前回紹介した125ccクラスのYZF-R125の兄弟車であり、155ccエンジンを搭載しているYZF-R15。クラス的には原付二種の一つ上の軽二輪となり、高速道路も走行可能となる。となると同じく軽二輪クラスのYZF-R25との棲み分けが気になるところじゃないだろうか? ちなみにメーカー希望小売り価格はYZF-R15が55万円なのに対し、YZF-R25は69万800円と、そこには14万800円というわりと大きな差が生じている。

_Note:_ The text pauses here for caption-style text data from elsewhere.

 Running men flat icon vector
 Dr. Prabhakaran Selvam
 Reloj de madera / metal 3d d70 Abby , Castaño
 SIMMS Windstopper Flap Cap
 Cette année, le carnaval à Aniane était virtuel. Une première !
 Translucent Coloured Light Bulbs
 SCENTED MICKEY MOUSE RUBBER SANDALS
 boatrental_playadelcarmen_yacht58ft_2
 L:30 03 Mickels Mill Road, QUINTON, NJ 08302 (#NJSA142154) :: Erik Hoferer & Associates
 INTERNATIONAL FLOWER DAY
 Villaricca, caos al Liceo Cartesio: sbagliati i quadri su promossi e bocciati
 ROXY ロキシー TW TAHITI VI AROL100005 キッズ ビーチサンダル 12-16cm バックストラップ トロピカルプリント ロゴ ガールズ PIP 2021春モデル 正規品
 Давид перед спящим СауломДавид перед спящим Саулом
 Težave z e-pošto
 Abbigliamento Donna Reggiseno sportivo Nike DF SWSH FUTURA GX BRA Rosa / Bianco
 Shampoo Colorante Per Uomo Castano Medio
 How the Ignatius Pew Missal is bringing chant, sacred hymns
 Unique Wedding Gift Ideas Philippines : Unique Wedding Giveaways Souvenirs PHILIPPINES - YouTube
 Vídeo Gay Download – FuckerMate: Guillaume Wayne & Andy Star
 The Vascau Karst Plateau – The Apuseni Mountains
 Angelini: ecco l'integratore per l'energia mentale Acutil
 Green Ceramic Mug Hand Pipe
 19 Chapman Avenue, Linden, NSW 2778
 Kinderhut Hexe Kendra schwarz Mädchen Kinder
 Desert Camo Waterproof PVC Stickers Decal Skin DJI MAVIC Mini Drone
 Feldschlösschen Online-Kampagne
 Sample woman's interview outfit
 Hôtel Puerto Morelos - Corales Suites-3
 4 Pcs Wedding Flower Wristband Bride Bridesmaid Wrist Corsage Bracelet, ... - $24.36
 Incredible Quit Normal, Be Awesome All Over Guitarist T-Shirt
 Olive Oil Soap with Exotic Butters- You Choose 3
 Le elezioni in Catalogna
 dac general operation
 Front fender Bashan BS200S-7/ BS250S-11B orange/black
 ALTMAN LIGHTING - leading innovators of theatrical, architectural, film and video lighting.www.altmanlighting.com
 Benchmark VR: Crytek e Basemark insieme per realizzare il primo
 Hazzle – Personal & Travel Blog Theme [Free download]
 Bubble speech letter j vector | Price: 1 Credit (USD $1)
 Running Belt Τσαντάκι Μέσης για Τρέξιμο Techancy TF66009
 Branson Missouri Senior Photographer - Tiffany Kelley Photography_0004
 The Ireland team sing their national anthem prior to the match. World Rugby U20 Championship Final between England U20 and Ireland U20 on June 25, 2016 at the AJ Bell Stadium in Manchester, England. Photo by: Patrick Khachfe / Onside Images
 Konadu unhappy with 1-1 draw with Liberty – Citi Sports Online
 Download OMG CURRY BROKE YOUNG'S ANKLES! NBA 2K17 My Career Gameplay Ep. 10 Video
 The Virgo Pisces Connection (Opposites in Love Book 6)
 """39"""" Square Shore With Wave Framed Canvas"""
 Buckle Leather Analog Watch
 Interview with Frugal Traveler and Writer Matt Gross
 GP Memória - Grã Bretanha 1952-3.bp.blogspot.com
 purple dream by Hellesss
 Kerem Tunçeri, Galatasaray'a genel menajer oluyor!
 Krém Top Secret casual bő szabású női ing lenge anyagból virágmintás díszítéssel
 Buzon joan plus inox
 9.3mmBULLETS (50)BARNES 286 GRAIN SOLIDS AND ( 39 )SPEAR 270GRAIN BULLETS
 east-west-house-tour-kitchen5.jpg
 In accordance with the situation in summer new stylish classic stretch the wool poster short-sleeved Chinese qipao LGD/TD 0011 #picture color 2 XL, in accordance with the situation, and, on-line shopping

YZF-R125と全く同じ!? コンパクトなスタイリング

ヤマハYZF-R15のスポーティなスタイリング

YZF-R15

YAMAHA_YZF-R125

YZF-R125

……と、あえてYZF-R15とYZF-R125のスタイリング写真を並べさせてもらったが、両車は排気量こそ違えど外見上の違いはほとんどない。兄貴分のYZF-R25とR3のように、ステップのヒールプレートが穴あき(R25)か?穴なし(R3)か? といった違いもなければ、3色のカラーリング展開も一緒なので外見で見分けるとしたら、カウルに入っている車名の数字か、ナンバーが白(軽二輪)か、ピンク(原付二種)ということくらい。

ヤマハYZF-R15のリヤスプロケット

YZF-R15とYZF-R125ではリヤのドリブンスプロケットの丁数がちがい、YZF-R15の方が歯数が4丁少ない。

 

外見どころか、軸間距離や車重などの主要諸元のサイズも一緒で、排気量以外の機能的な違いは、ドリブンスプロケットの丁数が排気量的にパワーに余裕のあるYZF-R15(48丁)が高回転型で、125ccクラスのYZF-R125(52丁)が発進加速重視で丁数多めということくらい。ちなみ前側のドライブスプロケットも14丁なのが同じなら、エンジンの1次減速比もギヤ比も共通となっている。

いずれにせよYZF-R15とYZF-R125は車体がほぼ共通であり、YZF-R15は125ccクラス並みにコンパクトで扱いやすそうだということがお分かりいただけるだろう。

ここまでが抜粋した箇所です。